For experienced handlers, there are many treasures to be found among adolescent dogs in pounds. The failed pet may be the working dog waiting for his employer. While the shelter's belief that Joey in run 14 would make a great SAR dog is seldom a spot-on assessment, there are plenty of good prospects for the patient, persistent, experienced, dog-savvy handler and trainer to consider. The important quality for a handler who decides to choose his next partner from the shelter or rescue population is the ability to say no. He will pass on many dogs before seeing the genuine glint of diamond.
The thing to which I say hell no, as a training director, is the half-baked notion of a first-time handler that she can take a troubled dog -- often a shy and fearful one -- from a shelter (or anywhere -- I see as many coming from show breeders) and simultaneously rehabilitate that animal and progress towards operational status in SAR with him. The two projects are not compatible. There's plenty of room for sentiment to drive one's altruism in both fields, but some laudable sentiment is not the same thing as unrealistic romanticism or a generalized savior complex.
So I've always personally started with purpose-bred puppies. Twice I've made my own -- pups who were started on SAR conditioning as soon as they left the womb, if not before.
But once in a while -- Once in twenty-two times? Once in two-hundred-twenty-seven chances? -- a dog will come along who won the genetic lotto, even if his breeding was random, or ill-considered, or whoknowswhat. He's likely to be characterized as "troubled" in ways related to "too much dog" by the shelter or rescue workers, or at the very least, considered a pill in the kennel.
With the right guidance, he may be just the guy to report for duty.
* One animal shelter, in New York City, only for animals confiscated from New York City, and not very many of them. Most homeless animals in NYC languish or die in the pound run by public ACC.

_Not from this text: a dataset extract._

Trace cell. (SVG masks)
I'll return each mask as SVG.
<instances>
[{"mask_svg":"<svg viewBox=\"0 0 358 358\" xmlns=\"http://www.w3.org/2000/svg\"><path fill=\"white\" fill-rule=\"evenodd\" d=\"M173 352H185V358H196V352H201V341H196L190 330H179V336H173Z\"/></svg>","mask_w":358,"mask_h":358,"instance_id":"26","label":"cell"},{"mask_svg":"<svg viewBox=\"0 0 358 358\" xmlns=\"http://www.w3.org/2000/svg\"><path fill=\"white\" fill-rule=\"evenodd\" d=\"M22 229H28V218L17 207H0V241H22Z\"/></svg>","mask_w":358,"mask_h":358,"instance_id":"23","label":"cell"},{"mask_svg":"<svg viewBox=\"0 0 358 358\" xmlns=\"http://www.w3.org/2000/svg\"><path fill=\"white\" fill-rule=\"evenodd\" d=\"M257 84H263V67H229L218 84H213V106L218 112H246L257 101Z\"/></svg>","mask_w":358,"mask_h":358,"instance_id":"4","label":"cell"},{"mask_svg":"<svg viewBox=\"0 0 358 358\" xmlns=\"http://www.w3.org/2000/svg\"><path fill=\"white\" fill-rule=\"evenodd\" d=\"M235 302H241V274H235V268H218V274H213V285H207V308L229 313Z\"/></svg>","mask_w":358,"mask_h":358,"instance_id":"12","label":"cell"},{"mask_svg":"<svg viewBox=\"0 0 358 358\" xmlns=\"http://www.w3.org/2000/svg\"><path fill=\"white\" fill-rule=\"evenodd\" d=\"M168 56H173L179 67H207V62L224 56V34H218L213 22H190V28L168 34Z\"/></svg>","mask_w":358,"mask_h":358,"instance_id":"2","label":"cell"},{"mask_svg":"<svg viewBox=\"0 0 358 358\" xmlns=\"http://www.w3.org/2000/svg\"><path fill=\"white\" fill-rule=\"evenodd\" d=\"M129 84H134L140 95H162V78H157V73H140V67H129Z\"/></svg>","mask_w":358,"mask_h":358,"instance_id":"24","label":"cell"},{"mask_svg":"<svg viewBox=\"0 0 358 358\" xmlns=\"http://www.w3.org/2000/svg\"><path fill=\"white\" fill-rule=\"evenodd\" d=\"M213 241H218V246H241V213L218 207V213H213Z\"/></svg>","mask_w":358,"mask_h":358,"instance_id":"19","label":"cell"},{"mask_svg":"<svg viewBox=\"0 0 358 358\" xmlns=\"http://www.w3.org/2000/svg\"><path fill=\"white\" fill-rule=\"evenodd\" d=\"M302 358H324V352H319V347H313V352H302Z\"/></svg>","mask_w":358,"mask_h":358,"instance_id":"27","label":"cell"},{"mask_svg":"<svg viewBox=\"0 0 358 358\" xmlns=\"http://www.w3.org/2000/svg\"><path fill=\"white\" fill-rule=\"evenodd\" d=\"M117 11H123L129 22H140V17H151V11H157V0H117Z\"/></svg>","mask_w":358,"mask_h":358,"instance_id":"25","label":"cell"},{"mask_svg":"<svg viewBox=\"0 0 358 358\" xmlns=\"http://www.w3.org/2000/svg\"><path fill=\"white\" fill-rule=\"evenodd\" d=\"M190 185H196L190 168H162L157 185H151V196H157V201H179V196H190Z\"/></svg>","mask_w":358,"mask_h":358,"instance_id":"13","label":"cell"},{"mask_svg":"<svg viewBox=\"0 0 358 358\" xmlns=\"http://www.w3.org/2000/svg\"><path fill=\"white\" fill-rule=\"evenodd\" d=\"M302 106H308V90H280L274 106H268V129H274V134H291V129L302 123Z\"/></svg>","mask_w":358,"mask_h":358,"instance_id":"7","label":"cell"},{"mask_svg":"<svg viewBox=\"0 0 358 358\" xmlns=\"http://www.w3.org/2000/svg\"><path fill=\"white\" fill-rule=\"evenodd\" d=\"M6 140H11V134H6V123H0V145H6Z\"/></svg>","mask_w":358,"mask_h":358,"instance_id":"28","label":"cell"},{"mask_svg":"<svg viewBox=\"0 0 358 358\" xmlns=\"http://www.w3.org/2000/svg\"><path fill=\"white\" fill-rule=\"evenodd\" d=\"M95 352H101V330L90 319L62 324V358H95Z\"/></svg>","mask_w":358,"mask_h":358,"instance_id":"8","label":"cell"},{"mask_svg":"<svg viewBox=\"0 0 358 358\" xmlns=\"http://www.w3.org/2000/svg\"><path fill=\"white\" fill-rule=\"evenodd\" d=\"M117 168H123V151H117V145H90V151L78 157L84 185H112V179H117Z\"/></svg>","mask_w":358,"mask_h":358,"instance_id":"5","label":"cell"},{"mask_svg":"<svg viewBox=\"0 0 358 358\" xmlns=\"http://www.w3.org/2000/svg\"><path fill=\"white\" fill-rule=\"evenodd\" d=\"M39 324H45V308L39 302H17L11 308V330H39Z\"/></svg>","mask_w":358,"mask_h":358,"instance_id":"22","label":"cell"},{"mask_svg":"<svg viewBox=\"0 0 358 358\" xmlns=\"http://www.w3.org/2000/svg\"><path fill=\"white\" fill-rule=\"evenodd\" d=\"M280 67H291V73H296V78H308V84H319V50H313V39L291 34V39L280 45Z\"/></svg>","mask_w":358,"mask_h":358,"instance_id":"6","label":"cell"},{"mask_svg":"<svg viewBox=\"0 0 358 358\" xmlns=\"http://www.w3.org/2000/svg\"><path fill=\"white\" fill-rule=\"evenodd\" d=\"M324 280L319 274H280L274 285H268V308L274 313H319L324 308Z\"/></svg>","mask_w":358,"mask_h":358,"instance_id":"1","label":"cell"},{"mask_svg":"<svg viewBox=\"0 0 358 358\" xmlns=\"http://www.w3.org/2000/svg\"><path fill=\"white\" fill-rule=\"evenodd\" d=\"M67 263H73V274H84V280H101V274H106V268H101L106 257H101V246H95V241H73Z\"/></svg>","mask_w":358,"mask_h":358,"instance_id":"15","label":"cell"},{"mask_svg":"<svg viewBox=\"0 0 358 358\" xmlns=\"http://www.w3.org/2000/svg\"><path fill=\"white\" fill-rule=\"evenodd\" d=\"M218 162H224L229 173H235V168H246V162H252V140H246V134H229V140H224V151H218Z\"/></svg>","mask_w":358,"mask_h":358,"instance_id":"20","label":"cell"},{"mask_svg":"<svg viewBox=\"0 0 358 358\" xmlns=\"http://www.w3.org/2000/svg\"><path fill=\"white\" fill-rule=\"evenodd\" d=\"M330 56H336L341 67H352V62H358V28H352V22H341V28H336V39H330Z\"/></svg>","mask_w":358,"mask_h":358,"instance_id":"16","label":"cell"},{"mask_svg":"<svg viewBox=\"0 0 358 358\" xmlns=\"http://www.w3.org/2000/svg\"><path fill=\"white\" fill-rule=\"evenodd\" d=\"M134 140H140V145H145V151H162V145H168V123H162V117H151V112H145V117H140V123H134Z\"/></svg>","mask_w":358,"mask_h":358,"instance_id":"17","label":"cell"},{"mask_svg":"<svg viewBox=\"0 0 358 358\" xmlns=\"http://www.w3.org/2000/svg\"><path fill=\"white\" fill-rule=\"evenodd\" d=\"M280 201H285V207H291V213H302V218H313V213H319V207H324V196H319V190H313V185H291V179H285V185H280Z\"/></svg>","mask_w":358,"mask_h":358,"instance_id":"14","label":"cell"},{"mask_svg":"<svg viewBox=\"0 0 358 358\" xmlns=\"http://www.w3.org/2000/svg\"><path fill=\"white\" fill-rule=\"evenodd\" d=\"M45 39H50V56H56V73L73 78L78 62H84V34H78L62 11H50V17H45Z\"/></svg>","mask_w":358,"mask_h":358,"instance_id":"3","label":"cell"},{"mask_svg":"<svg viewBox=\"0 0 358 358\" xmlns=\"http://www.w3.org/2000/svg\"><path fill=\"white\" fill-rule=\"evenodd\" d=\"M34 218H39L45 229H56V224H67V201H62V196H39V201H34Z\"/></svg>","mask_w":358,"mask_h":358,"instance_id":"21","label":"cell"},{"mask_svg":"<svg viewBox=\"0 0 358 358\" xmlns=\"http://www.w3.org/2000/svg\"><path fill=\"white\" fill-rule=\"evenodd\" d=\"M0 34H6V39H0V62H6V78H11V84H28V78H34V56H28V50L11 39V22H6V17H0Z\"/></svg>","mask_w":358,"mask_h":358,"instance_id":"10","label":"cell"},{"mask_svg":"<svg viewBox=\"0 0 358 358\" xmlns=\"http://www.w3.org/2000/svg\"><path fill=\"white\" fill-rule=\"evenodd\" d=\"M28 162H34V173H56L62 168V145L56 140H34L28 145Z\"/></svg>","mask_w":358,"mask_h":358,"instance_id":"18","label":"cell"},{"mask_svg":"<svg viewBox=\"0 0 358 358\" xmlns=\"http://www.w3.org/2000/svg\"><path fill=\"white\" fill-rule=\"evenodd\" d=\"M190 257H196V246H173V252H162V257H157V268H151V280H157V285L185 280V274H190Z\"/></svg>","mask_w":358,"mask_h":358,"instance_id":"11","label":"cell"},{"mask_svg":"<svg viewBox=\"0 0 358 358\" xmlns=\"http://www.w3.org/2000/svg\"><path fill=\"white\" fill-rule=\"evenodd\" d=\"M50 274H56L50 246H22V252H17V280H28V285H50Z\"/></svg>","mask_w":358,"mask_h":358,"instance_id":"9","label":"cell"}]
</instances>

** No animal shelters. Five times more money goes into the executive pension fund than is disbursed in wee grants to animal shelters. And yes, I know they provide some money to the SPP. As long as it flows in just one direction, we're good.
† No shit. We were turned down to adopt a neutered cat because we have one unspayed bitch. I'll write more on this later.
‡ That's his actual seizure-day photo. For scale, the sign is, I think, standard 8.5 x 11 cardstock.